● WORK TO COMPLETE
Reproduce the following records verbatim, starting at the first line of the records and ending at the line containing "1776 millimetres", with both ends included.

● Rows of spatial question data
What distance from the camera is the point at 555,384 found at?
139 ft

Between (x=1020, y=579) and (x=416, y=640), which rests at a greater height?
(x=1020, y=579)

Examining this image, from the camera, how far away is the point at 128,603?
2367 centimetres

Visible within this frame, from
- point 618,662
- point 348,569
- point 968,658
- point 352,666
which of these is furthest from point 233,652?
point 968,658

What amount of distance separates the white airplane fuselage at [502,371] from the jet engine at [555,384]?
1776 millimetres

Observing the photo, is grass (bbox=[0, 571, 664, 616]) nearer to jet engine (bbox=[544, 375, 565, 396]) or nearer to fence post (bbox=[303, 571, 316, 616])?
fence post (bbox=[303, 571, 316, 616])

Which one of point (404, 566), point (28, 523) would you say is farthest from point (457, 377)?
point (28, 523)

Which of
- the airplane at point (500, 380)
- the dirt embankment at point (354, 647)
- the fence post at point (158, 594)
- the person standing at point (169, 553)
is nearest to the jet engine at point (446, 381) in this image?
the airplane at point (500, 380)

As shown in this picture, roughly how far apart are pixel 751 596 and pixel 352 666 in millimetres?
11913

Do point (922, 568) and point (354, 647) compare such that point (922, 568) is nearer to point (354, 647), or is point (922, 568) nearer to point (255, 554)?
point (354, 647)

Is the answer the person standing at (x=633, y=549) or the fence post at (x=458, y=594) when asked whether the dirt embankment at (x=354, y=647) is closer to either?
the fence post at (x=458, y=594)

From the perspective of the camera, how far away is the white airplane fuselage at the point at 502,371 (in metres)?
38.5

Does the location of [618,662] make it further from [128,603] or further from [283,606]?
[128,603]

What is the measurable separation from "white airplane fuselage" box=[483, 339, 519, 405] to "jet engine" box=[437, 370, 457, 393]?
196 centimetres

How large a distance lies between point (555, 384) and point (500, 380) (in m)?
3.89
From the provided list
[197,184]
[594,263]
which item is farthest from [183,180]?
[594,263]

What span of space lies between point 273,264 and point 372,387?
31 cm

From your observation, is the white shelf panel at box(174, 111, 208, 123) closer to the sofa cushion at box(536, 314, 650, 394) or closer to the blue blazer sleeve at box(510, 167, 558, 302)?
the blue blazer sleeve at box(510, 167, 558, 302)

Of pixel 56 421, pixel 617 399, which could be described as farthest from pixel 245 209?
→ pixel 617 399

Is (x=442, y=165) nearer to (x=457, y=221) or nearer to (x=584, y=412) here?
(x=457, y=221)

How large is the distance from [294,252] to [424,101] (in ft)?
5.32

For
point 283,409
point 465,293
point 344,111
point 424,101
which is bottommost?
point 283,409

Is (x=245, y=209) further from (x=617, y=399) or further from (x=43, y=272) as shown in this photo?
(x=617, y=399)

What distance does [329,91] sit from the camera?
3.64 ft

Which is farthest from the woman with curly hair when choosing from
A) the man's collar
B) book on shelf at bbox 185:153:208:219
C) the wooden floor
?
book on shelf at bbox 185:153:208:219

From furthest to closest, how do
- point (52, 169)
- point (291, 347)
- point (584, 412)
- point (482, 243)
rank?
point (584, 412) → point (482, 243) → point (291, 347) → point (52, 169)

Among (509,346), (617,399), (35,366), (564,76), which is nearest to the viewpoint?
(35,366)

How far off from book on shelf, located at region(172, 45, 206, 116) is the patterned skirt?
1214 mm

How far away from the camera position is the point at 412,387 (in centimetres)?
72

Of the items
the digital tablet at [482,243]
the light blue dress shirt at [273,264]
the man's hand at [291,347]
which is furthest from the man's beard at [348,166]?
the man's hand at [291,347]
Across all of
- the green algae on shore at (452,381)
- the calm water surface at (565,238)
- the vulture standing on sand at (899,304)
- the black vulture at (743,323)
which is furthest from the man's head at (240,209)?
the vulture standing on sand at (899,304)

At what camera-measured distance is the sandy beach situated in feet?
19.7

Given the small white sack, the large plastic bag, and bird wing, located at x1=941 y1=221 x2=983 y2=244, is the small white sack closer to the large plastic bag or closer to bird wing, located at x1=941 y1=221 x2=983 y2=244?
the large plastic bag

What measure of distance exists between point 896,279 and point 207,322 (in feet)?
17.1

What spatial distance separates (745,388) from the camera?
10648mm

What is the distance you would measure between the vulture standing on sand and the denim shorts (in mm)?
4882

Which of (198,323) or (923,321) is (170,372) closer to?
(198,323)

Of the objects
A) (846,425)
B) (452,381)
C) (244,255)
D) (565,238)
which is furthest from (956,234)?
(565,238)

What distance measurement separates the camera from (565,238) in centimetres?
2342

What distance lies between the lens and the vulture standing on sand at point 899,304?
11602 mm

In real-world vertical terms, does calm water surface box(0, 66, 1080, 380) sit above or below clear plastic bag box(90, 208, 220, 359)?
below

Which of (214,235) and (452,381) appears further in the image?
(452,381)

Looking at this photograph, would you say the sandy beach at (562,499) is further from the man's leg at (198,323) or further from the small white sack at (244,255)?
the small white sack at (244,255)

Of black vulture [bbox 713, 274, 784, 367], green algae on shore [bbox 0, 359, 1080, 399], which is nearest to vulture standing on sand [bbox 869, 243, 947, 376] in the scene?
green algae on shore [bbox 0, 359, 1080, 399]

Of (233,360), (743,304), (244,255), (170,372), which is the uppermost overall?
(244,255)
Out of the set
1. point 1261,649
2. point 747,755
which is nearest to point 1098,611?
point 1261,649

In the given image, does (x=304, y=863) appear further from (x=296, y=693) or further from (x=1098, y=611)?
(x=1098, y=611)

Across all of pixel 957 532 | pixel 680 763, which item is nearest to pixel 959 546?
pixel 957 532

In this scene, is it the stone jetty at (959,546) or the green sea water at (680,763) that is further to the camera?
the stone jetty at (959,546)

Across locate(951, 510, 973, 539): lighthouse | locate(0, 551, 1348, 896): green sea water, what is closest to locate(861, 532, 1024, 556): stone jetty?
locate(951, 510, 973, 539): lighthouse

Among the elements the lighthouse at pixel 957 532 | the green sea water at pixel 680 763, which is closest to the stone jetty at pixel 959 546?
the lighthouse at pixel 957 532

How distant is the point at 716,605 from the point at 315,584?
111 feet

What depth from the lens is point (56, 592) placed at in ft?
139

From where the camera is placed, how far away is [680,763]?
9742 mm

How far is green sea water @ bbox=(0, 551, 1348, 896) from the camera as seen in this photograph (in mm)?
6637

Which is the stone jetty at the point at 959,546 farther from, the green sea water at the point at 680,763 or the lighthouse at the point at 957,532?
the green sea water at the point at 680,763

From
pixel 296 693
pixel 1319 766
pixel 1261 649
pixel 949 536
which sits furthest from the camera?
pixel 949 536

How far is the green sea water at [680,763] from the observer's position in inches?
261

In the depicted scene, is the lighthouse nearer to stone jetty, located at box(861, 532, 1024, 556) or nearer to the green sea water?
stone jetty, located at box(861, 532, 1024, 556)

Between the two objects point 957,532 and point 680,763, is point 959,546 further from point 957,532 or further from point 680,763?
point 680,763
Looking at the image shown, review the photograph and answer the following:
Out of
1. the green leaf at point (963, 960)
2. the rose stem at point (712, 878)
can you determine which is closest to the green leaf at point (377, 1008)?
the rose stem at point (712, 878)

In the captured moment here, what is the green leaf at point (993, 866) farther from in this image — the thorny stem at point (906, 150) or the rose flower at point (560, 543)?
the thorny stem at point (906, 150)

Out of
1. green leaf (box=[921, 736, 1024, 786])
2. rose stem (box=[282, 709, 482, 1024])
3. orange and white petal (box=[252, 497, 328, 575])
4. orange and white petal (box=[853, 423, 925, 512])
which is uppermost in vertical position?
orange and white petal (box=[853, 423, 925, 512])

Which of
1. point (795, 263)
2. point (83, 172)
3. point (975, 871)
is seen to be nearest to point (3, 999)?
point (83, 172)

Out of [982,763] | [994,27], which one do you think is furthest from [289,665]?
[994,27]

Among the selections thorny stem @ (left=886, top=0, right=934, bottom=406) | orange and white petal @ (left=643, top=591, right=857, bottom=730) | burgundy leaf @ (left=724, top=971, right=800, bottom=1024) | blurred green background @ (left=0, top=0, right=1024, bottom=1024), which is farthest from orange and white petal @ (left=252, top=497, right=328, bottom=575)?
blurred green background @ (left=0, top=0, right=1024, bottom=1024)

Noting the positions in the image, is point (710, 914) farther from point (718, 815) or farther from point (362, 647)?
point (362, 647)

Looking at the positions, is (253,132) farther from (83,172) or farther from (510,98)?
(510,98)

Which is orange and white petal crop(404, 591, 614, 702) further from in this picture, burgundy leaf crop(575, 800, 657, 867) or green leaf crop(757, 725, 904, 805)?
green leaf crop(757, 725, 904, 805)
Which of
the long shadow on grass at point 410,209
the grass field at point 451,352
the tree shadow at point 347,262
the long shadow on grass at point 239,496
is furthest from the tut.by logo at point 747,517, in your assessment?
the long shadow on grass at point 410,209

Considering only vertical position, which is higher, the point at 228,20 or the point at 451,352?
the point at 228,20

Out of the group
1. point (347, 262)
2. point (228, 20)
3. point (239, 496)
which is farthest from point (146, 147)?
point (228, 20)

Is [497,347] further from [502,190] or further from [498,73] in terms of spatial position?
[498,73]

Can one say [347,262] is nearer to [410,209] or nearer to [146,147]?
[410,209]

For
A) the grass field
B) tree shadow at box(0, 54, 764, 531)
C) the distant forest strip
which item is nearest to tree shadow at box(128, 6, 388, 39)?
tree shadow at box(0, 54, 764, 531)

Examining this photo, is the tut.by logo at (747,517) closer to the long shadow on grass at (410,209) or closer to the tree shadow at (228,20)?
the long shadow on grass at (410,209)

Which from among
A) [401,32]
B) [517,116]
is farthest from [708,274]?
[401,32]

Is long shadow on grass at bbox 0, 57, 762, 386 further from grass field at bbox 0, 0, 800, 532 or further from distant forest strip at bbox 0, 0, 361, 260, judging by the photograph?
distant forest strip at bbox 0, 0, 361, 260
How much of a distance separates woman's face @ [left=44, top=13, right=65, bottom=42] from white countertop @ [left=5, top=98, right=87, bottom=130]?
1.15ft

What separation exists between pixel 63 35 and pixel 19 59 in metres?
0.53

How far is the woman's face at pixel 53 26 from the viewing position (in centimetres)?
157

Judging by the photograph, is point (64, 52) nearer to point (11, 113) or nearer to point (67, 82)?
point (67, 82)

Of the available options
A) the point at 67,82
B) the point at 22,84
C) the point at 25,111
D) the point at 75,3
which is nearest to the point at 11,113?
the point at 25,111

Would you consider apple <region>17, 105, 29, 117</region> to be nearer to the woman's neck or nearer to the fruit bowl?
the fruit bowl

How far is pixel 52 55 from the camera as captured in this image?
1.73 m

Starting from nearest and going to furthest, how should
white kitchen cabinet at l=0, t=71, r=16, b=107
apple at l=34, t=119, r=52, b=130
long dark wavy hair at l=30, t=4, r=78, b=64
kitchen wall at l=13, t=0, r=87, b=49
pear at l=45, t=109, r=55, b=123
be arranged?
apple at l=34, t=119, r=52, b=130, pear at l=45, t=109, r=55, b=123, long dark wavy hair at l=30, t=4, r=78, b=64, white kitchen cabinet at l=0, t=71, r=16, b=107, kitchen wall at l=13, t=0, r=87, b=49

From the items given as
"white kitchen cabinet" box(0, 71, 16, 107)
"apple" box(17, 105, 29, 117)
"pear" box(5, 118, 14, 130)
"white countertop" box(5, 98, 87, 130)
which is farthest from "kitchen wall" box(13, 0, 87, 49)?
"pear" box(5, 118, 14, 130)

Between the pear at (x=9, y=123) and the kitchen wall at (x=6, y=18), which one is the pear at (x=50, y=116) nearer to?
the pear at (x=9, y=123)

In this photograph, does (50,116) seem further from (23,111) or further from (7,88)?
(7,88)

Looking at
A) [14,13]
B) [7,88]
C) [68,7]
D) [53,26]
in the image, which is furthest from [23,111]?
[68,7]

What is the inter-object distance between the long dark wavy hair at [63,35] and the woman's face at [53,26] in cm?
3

● RESULT BELOW
What distance from the camera is the point at 555,384 found at?
139 ft

Between (x=1020, y=579) and (x=416, y=640), which rests at a greater height?
(x=1020, y=579)

Examining this image, from the camera, how far away is the point at 128,603?
2367 centimetres

Visible within this frame, from
- point 618,662
- point 348,569
- point 968,658
- point 352,666
which of these is furthest from point 233,652?
point 968,658

What amount of distance separates the white airplane fuselage at [502,371] from the jet engine at [555,384]?
1776 millimetres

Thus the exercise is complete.